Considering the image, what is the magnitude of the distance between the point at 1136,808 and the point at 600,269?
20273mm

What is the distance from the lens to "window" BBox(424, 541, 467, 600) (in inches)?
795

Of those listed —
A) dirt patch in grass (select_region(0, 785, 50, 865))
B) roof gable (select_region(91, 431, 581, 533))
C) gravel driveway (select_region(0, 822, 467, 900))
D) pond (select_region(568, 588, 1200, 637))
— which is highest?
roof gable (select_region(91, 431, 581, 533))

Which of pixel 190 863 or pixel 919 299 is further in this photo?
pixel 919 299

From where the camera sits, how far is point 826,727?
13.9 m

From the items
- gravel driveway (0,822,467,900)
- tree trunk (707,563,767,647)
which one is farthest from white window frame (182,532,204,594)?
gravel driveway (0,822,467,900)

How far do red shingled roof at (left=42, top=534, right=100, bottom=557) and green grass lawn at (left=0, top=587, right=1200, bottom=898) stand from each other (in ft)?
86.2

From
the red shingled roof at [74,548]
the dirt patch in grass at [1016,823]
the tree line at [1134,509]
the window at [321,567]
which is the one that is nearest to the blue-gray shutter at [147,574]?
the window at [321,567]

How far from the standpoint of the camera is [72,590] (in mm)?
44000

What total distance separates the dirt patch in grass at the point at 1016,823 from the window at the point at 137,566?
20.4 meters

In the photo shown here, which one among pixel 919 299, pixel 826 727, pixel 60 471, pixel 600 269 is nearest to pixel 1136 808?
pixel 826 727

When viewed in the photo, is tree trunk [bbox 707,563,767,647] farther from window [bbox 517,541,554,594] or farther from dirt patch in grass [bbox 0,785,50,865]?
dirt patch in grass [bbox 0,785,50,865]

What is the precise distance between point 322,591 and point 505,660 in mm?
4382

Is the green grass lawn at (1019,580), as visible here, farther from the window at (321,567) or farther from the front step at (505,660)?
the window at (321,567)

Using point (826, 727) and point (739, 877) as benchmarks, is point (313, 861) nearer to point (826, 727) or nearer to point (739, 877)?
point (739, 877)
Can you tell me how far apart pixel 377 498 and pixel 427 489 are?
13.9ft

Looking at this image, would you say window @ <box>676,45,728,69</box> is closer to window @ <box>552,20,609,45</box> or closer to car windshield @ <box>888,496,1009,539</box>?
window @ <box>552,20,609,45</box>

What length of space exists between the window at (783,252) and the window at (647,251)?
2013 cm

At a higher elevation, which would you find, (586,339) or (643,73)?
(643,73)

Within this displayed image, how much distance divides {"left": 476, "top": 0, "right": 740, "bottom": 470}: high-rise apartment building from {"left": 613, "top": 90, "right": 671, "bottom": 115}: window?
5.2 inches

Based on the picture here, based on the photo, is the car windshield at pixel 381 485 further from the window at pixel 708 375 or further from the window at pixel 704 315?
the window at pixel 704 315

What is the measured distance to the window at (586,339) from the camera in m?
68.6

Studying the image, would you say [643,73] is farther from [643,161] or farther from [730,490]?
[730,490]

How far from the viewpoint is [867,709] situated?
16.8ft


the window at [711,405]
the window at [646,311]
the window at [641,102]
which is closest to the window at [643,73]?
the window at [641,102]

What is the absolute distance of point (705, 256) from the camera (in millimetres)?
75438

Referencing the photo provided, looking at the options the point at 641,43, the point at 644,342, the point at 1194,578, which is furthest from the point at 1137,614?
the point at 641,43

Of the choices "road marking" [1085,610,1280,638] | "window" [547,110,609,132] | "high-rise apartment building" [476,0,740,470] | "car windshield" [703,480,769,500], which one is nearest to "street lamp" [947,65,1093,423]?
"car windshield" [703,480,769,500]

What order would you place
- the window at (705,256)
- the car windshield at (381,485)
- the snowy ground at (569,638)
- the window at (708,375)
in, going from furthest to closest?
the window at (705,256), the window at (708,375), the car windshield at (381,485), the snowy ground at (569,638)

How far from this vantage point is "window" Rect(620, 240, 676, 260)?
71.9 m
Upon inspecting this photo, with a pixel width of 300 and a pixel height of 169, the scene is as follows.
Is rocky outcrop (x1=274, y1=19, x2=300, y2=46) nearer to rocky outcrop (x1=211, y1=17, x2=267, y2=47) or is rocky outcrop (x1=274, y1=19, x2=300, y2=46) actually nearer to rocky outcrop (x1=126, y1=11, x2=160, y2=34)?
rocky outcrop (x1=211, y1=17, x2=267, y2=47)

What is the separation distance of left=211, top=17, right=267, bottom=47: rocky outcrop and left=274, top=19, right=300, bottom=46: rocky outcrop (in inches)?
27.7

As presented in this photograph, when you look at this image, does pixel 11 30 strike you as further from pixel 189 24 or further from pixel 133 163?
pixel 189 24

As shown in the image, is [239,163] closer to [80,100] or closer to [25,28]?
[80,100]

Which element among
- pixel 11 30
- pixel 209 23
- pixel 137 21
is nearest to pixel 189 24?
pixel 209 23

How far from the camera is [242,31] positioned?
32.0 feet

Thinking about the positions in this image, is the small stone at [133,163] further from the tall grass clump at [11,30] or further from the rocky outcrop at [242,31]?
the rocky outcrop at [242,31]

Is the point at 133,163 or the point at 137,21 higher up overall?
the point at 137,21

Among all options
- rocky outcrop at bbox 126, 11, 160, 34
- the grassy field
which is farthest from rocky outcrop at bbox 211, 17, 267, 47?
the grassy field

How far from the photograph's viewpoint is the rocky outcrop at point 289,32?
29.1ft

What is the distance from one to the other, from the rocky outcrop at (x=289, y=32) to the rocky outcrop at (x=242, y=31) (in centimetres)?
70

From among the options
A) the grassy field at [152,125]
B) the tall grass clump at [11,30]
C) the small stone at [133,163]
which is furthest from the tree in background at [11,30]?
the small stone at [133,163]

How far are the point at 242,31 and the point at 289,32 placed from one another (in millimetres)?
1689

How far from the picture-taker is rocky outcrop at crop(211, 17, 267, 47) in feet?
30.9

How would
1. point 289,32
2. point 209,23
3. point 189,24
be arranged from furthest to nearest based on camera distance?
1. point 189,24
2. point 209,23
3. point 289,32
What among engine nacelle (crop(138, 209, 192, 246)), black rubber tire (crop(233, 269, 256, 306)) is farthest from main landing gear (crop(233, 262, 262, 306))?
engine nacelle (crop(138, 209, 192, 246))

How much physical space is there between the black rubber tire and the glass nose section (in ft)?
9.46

Given instruction:
Reproduce every one of the rows above, word for word, keeping each line in its original order.

Full solution:
Considering the image, what is the magnitude of the distance between the point at 1136,808 and the point at 600,269?
20273mm

What is the distance from the lens to "window" BBox(424, 541, 467, 600) (in inches)?
795

Of those listed —
A) dirt patch in grass (select_region(0, 785, 50, 865))
B) roof gable (select_region(91, 431, 581, 533))
C) gravel driveway (select_region(0, 822, 467, 900))
D) pond (select_region(568, 588, 1200, 637))
— which is highest?
roof gable (select_region(91, 431, 581, 533))

Which of pixel 190 863 or pixel 919 299 is further in this photo?
pixel 919 299

From where the camera sits, how far is point 826,727?
13.9 m

From the items
- gravel driveway (0,822,467,900)
- tree trunk (707,563,767,647)
which one is farthest from white window frame (182,532,204,594)?
gravel driveway (0,822,467,900)

How far do red shingled roof at (left=42, top=534, right=100, bottom=557) and green grass lawn at (left=0, top=587, right=1200, bottom=898) stand from each other (in ft)?
86.2

From
the red shingled roof at [74,548]
the dirt patch in grass at [1016,823]
the tree line at [1134,509]
the window at [321,567]
which is the one that is nearest to the blue-gray shutter at [147,574]?
the window at [321,567]

How far from the standpoint of the camera is [72,590] (in mm)?
44000

What total distance separates the dirt patch in grass at the point at 1016,823 from the window at the point at 137,566?
20.4 meters

In the photo shown here, which one among pixel 919 299, pixel 826 727, pixel 60 471, pixel 600 269 is nearest to pixel 1136 808?
pixel 826 727

When viewed in the photo, is tree trunk [bbox 707,563,767,647] farther from window [bbox 517,541,554,594] or farther from dirt patch in grass [bbox 0,785,50,865]?
dirt patch in grass [bbox 0,785,50,865]

What is the precise distance between point 322,591 and point 505,660 in mm?
4382

Is the green grass lawn at (1019,580), as visible here, farther from the window at (321,567) or farther from the front step at (505,660)?
the window at (321,567)

Using point (826, 727) and point (739, 877) as benchmarks, is point (313, 861) nearer to point (826, 727) or nearer to point (739, 877)?
point (739, 877)
Can you tell me how far apart pixel 377 498 and pixel 427 489 are?
13.9ft

Looking at this image, would you say window @ <box>676,45,728,69</box> is closer to window @ <box>552,20,609,45</box> or closer to car windshield @ <box>888,496,1009,539</box>?
window @ <box>552,20,609,45</box>

What length of space exists between the window at (783,252) and the window at (647,251)?
2013 cm

At a higher elevation, which would you find, (586,339) or (643,73)?
(643,73)

Within this displayed image, how much distance divides {"left": 476, "top": 0, "right": 740, "bottom": 470}: high-rise apartment building from {"left": 613, "top": 90, "right": 671, "bottom": 115}: window?
5.2 inches

Based on the picture here, based on the photo, is the car windshield at pixel 381 485 further from the window at pixel 708 375 or further from the window at pixel 704 315?
the window at pixel 704 315

What is the measured distance to the window at (586,339) from the camera in m?
68.6

Studying the image, would you say [643,73] is farther from [643,161] or farther from [730,490]?
[730,490]

How far from the viewpoint is [867,709] situated?
16.8ft


the window at [711,405]
the window at [646,311]
the window at [641,102]
which is closest to the window at [643,73]?
the window at [641,102]

What is the absolute distance of point (705, 256) from the camera (in millimetres)?
75438

Referencing the photo provided, looking at the options the point at 641,43, the point at 644,342, the point at 1194,578, which is furthest from the point at 1137,614?
the point at 641,43

Of the choices "road marking" [1085,610,1280,638] | "window" [547,110,609,132] | "high-rise apartment building" [476,0,740,470] | "car windshield" [703,480,769,500], which one is nearest to "street lamp" [947,65,1093,423]?
"car windshield" [703,480,769,500]

What order would you place
- the window at (705,256)
- the car windshield at (381,485)
- the snowy ground at (569,638)
- the window at (708,375)
in, going from furthest to closest?
the window at (705,256), the window at (708,375), the car windshield at (381,485), the snowy ground at (569,638)

How far from this vantage point is "window" Rect(620, 240, 676, 260)?
71.9 m
Upon inspecting this photo, with a pixel width of 300 and a pixel height of 169, the scene is as follows.
Is rocky outcrop (x1=274, y1=19, x2=300, y2=46) nearer to rocky outcrop (x1=211, y1=17, x2=267, y2=47) or is rocky outcrop (x1=274, y1=19, x2=300, y2=46) actually nearer to rocky outcrop (x1=126, y1=11, x2=160, y2=34)?
rocky outcrop (x1=211, y1=17, x2=267, y2=47)

What is the separation distance of left=211, top=17, right=267, bottom=47: rocky outcrop and left=274, top=19, right=300, bottom=46: rocky outcrop (in inches)?
27.7

As presented in this photograph, when you look at this image, does pixel 11 30 strike you as further from pixel 189 24 or further from pixel 133 163?
pixel 189 24

As shown in the image, is [239,163] closer to [80,100] or closer to [25,28]?
[80,100]

Which element among
- pixel 11 30
- pixel 209 23
- pixel 137 21
is nearest to pixel 189 24?
pixel 209 23

How far from the camera is [242,31] positioned?
32.0 feet

Thinking about the positions in this image, is the small stone at [133,163] further from the tall grass clump at [11,30] or further from the rocky outcrop at [242,31]?
the rocky outcrop at [242,31]

Is the point at 133,163 or the point at 137,21 higher up overall?
the point at 137,21

Among all options
- rocky outcrop at bbox 126, 11, 160, 34
- the grassy field
which is farthest from rocky outcrop at bbox 211, 17, 267, 47?
the grassy field

How far from the photograph's viewpoint is the rocky outcrop at point 289,32?
29.1ft

What is the distance from one to the other, from the rocky outcrop at (x=289, y=32) to the rocky outcrop at (x=242, y=31) (in centimetres)?
70

From among the options
A) the grassy field at [152,125]
B) the tall grass clump at [11,30]
C) the small stone at [133,163]
which is furthest from the tree in background at [11,30]?
the small stone at [133,163]

How far are the point at 242,31 and the point at 289,32 placed from one another (in millimetres)?
1689

How far from the picture-taker is rocky outcrop at crop(211, 17, 267, 47) in feet?
30.9

How would
1. point 289,32
2. point 209,23
3. point 189,24
be arranged from furthest to nearest based on camera distance?
1. point 189,24
2. point 209,23
3. point 289,32
What among engine nacelle (crop(138, 209, 192, 246)), black rubber tire (crop(233, 269, 256, 306)) is farthest from main landing gear (crop(233, 262, 262, 306))?
engine nacelle (crop(138, 209, 192, 246))

How much physical space is there between the black rubber tire and the glass nose section (in ft)?
9.46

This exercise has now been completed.